Perguntas frequentes:

  • A que velocidade devo caminhar para construir resiliência física? Aponte para um ritmo em que ainda consegue falar, mas não cantar. Um pouco ofegante, braços a balançar, com sensação de estar “em missão” e não só a passear.
  • Caminhar chega, ou também preciso de treino de força? Caminhar é uma base muito forte. Juntar trabalho simples de força - como levantar e sentar repetidamente de uma cadeira ou usar pesos leves - só melhora a sua resiliência, sobretudo para pernas e ancas.
  • E se eu tiver dores articulares ou artrose? Caminhadas curtas e regulares, em superfícies planas e mais “amigas”, muitas vezes ajudam mais do que o repouso total. Comece pequeno, ouça o seu corpo e fale com um fisioterapeuta ou com o seu médico se a dor aumentar ou persistir.

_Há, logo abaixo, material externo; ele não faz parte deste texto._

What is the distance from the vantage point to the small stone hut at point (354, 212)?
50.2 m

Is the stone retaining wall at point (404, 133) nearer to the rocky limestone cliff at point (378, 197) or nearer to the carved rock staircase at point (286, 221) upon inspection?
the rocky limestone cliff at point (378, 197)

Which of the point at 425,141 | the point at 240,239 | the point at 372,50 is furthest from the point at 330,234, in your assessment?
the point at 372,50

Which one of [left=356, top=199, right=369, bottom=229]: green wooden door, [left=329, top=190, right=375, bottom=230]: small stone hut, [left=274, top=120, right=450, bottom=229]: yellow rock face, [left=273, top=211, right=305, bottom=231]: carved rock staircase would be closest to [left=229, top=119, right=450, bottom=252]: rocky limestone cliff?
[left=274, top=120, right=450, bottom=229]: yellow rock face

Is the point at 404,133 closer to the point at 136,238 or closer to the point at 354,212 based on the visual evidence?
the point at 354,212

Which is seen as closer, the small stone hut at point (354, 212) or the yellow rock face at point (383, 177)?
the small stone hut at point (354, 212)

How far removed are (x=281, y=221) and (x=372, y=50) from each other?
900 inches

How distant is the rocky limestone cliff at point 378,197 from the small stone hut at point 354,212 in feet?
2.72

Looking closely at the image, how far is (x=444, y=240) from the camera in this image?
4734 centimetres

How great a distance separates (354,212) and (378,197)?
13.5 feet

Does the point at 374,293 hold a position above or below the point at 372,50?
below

  • Preciso mesmo de 10,000 passos por dia para ter benefícios? Não. A investigação aponta ganhos relevantes a partir de cerca de 4,000–6,000 passos, sobretudo quando alguns são feitos a bom ritmo. A consistência conta muito mais do que perseguir um número perfeito.
  • Em quanto tempo noto diferenças se começar agora? Muitas pessoas sentem melhorias de humor e energia em duas semanas. Equilíbrio, fôlego e confiança nas tarefas do dia a dia tendem a construir-se ao longo de alguns meses de caminhadas regulares.